Pferdegesundheit – Lymphknotenentzündung / Lymphangitis

Lymphangitis oder angelaufene Beine?

Angelaufene Beine sind ein häufiges Problem bei Pferden und können ein oder mehrere Beine gleichzeitig betreffen.  Die betroffene Gliedmaße fühlt sich in der Regel nicht warm an oder ist besonders schmerzhaft.

Die Lymphangitis hingegen ist durch eine  ausgedehnte Entzündung der Gliedmaße gekennzeichnet, bei der es sich meistens um eine Hintergliedmaße handelt, und im Gegensatz zur normalen angeleufenen Beinen hat dieser Zustand eine Infektion als Ursache.   Dabei handelt es sich um eine bakterielle oder pilzliche Infektion des Lymphgefäßsystems.

Es gibt drei Arten von Lymphangitis:

- Sporadisch - die häufigste

- Ulzerativ - glücklicherweise selten, da sie zu subkutanen Abszessen führt, die aufplatzen können

- Epizootisch - eine meldepflichtige Krankheit, die durch eine Pilzinfektion verursacht wird, der letzte Fall wurde 1907 gemeldet

Was ist eine Lymphangitis?

Eine Lymphangitis wird typischerweise durch Bakterien verursacht, die durch eine kleine Wunde oder einen Riss in der Haut eindringen, oft in Verbindung mit rissigen Hufen oder Mauke.  Im normalen Verlauf würde das Lymphsystem arbeiten, um das umliegende Gewebe zu entwässern, bei der Beseitigung von Toxinen zu helfen und die Zirkulation von weißen Blutkörperchen zu stimulieren, die zur Bekämpfung von Infektionen eingesetzt werden.

Einige Pferde haben ein geschwächtes Immunsystem, was sie anfälliger für Lymphangitis macht.  Bei diesen Pferden ist das Lymphsystem überfordert, die Lymphdrüsen sind blockiert und können selbst infiziert werden.  Dies wirkt sich auf die Lymphzirkulation und die lokale Drainage des Gewebes aus, was zu einem Ödem in der betroffenen Gliedmaße führt.

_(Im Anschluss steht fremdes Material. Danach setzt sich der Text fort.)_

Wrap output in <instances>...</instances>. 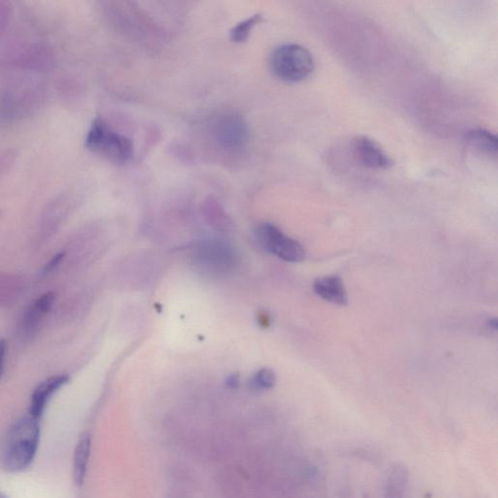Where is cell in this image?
<instances>
[{
    "label": "cell",
    "instance_id": "cell-1",
    "mask_svg": "<svg viewBox=\"0 0 498 498\" xmlns=\"http://www.w3.org/2000/svg\"><path fill=\"white\" fill-rule=\"evenodd\" d=\"M40 440L39 419L30 416L22 417L9 430L5 443L4 466L10 472H20L34 462Z\"/></svg>",
    "mask_w": 498,
    "mask_h": 498
},
{
    "label": "cell",
    "instance_id": "cell-2",
    "mask_svg": "<svg viewBox=\"0 0 498 498\" xmlns=\"http://www.w3.org/2000/svg\"><path fill=\"white\" fill-rule=\"evenodd\" d=\"M269 67L274 76L281 81L299 83L313 74L314 60L306 47L286 43L279 45L271 53Z\"/></svg>",
    "mask_w": 498,
    "mask_h": 498
},
{
    "label": "cell",
    "instance_id": "cell-3",
    "mask_svg": "<svg viewBox=\"0 0 498 498\" xmlns=\"http://www.w3.org/2000/svg\"><path fill=\"white\" fill-rule=\"evenodd\" d=\"M206 130L215 147L230 154L245 149L250 137L245 118L229 110L213 115L208 121Z\"/></svg>",
    "mask_w": 498,
    "mask_h": 498
},
{
    "label": "cell",
    "instance_id": "cell-4",
    "mask_svg": "<svg viewBox=\"0 0 498 498\" xmlns=\"http://www.w3.org/2000/svg\"><path fill=\"white\" fill-rule=\"evenodd\" d=\"M86 144L95 154L119 166L130 163L135 154L132 140L112 129L100 118L93 123Z\"/></svg>",
    "mask_w": 498,
    "mask_h": 498
},
{
    "label": "cell",
    "instance_id": "cell-5",
    "mask_svg": "<svg viewBox=\"0 0 498 498\" xmlns=\"http://www.w3.org/2000/svg\"><path fill=\"white\" fill-rule=\"evenodd\" d=\"M256 238L268 253L286 262H301L305 259L306 251L303 246L298 241L284 235L281 229L273 224H261L256 229Z\"/></svg>",
    "mask_w": 498,
    "mask_h": 498
},
{
    "label": "cell",
    "instance_id": "cell-6",
    "mask_svg": "<svg viewBox=\"0 0 498 498\" xmlns=\"http://www.w3.org/2000/svg\"><path fill=\"white\" fill-rule=\"evenodd\" d=\"M354 149L358 159L365 167L374 170H386L391 167L392 161L378 143L367 137L356 138Z\"/></svg>",
    "mask_w": 498,
    "mask_h": 498
},
{
    "label": "cell",
    "instance_id": "cell-7",
    "mask_svg": "<svg viewBox=\"0 0 498 498\" xmlns=\"http://www.w3.org/2000/svg\"><path fill=\"white\" fill-rule=\"evenodd\" d=\"M69 379V376L67 375H60V376L52 377L40 384L32 394L29 408L30 416L39 419L53 394L59 391L60 387L65 386Z\"/></svg>",
    "mask_w": 498,
    "mask_h": 498
},
{
    "label": "cell",
    "instance_id": "cell-8",
    "mask_svg": "<svg viewBox=\"0 0 498 498\" xmlns=\"http://www.w3.org/2000/svg\"><path fill=\"white\" fill-rule=\"evenodd\" d=\"M314 291L327 302L339 306L348 304V293L344 288L343 281L339 276H325L318 278L314 284Z\"/></svg>",
    "mask_w": 498,
    "mask_h": 498
},
{
    "label": "cell",
    "instance_id": "cell-9",
    "mask_svg": "<svg viewBox=\"0 0 498 498\" xmlns=\"http://www.w3.org/2000/svg\"><path fill=\"white\" fill-rule=\"evenodd\" d=\"M409 484V470L405 465H392L387 473L384 498H403Z\"/></svg>",
    "mask_w": 498,
    "mask_h": 498
},
{
    "label": "cell",
    "instance_id": "cell-10",
    "mask_svg": "<svg viewBox=\"0 0 498 498\" xmlns=\"http://www.w3.org/2000/svg\"><path fill=\"white\" fill-rule=\"evenodd\" d=\"M90 449H92V439L90 434H82L78 440L74 457V480L77 485H82L86 478Z\"/></svg>",
    "mask_w": 498,
    "mask_h": 498
},
{
    "label": "cell",
    "instance_id": "cell-11",
    "mask_svg": "<svg viewBox=\"0 0 498 498\" xmlns=\"http://www.w3.org/2000/svg\"><path fill=\"white\" fill-rule=\"evenodd\" d=\"M467 144L480 153L497 155V137L494 133L484 129L469 130L466 135Z\"/></svg>",
    "mask_w": 498,
    "mask_h": 498
},
{
    "label": "cell",
    "instance_id": "cell-12",
    "mask_svg": "<svg viewBox=\"0 0 498 498\" xmlns=\"http://www.w3.org/2000/svg\"><path fill=\"white\" fill-rule=\"evenodd\" d=\"M263 21V15L257 13L238 22L230 30V34L229 35H230L231 41H233L234 43H243L250 36L254 27L261 24Z\"/></svg>",
    "mask_w": 498,
    "mask_h": 498
},
{
    "label": "cell",
    "instance_id": "cell-13",
    "mask_svg": "<svg viewBox=\"0 0 498 498\" xmlns=\"http://www.w3.org/2000/svg\"><path fill=\"white\" fill-rule=\"evenodd\" d=\"M276 384V377L271 369H261L249 379V389L253 391H268Z\"/></svg>",
    "mask_w": 498,
    "mask_h": 498
},
{
    "label": "cell",
    "instance_id": "cell-14",
    "mask_svg": "<svg viewBox=\"0 0 498 498\" xmlns=\"http://www.w3.org/2000/svg\"><path fill=\"white\" fill-rule=\"evenodd\" d=\"M55 298H56V296H55V294L53 292L45 293L43 295L40 296L36 302H35L34 306V311L39 314L48 313L50 309H51L53 304H54Z\"/></svg>",
    "mask_w": 498,
    "mask_h": 498
},
{
    "label": "cell",
    "instance_id": "cell-15",
    "mask_svg": "<svg viewBox=\"0 0 498 498\" xmlns=\"http://www.w3.org/2000/svg\"><path fill=\"white\" fill-rule=\"evenodd\" d=\"M64 257V253H58L56 256H54V257H53L51 260L48 262L47 265L44 267L45 273H49V271H51L54 270L55 268H57L58 265H59L60 261H62Z\"/></svg>",
    "mask_w": 498,
    "mask_h": 498
},
{
    "label": "cell",
    "instance_id": "cell-16",
    "mask_svg": "<svg viewBox=\"0 0 498 498\" xmlns=\"http://www.w3.org/2000/svg\"><path fill=\"white\" fill-rule=\"evenodd\" d=\"M7 344L4 339H0V379L4 373L5 356H6Z\"/></svg>",
    "mask_w": 498,
    "mask_h": 498
},
{
    "label": "cell",
    "instance_id": "cell-17",
    "mask_svg": "<svg viewBox=\"0 0 498 498\" xmlns=\"http://www.w3.org/2000/svg\"><path fill=\"white\" fill-rule=\"evenodd\" d=\"M238 382V379H236V378H233V377H231V378H229V386H236V384H238V382Z\"/></svg>",
    "mask_w": 498,
    "mask_h": 498
},
{
    "label": "cell",
    "instance_id": "cell-18",
    "mask_svg": "<svg viewBox=\"0 0 498 498\" xmlns=\"http://www.w3.org/2000/svg\"><path fill=\"white\" fill-rule=\"evenodd\" d=\"M490 326H492V328L497 329V321L494 319V321H490Z\"/></svg>",
    "mask_w": 498,
    "mask_h": 498
}]
</instances>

Wie diagnostiziert man Lymphangitis?

Häufige Symptome der Lymphangitis sind:

- Schnelle und ausgedehnte Entzündung der betroffenen Gliedmaße, die sich manchmal von der Fessel bis zu den Zitzen oder der Scheide erstrecken kann, was zu einem "Baumstamm"-Bein führt.

- Ausgeprägte Lahmheit

- Hitze und Schmerzen im Ödem

- Austritt von Serum aus den Geweben

- In schweren Fällen erhöhte Temperatur (über 38 Grad Celsius), Appetitlosigkeit und Lethargie

Wie behandelt man eine Lymphangitis?

Sobald der Verdacht auf eine Lymphangitis besteht, ist es sehr wichtig, zunächst einen Tierarzt aufzusuchen, um das Problem in den Griff zu bekommen und schwerwiegende Langzeitfolgen wie eine dauerhafte Schwellung und Einschränkung der Bewegungsfeiheit zu verhindern.

Oft wird ein Abstrich von der Wunde oder der Haut genommen, um eine Bakterienkultur anzulegen, die es dem Tierarzt ermöglicht, die besten Antibiotika auszuwählen.  Diese werden in Kombination mit entzündungshemmenden Medikamenten und manchmal mit Steroiden eingesetzt.  Der Einsatz von Steroiden birgt ein gewisses Risiko, vor allem durch die weitere Unterdrückung des Immunsystems, sie sind jedoch sehr wirksam bei der schnellen Reduzierung von Schwellungen und den daraus resultierenden extremen Schmerzen.

Die topische Behandlung der betroffenen Gliedmaße mit antibakteriellen Cremes und Waschungen ist wichtig, um die fortschreitende Infektion zu bekämpfen.  Das Bein sollte mit einer dicken Unterlage bandagiert werden, um die Schwellung zu reduzieren. Es ist sinnvoll, dies mit Bewegung zu kombinieren, obwohl dies anfangs für das Pferd schmerzhaft sein kann.

Vorbeugen

Die Vorbeugung gegen das erneute Auftreten einer Lymphangitis kann schwierig sein, besonders wenn die Erkrankung bereits eine dauerhafte Narbenbildung verursacht hat.  Hygiene und Sauberkeit der Haut sind von größter Bedeutung, und alle Wunden sollten sofort versorgt werden.

Es gibt Einzelberichte, dass die Verwendung von Kräutern wie Klebkraut und Ringelblume, die den Lymphabfluss fördern und unterstützen können, zur langfristigen Unterstützung und Vorbeugung nützlich sind.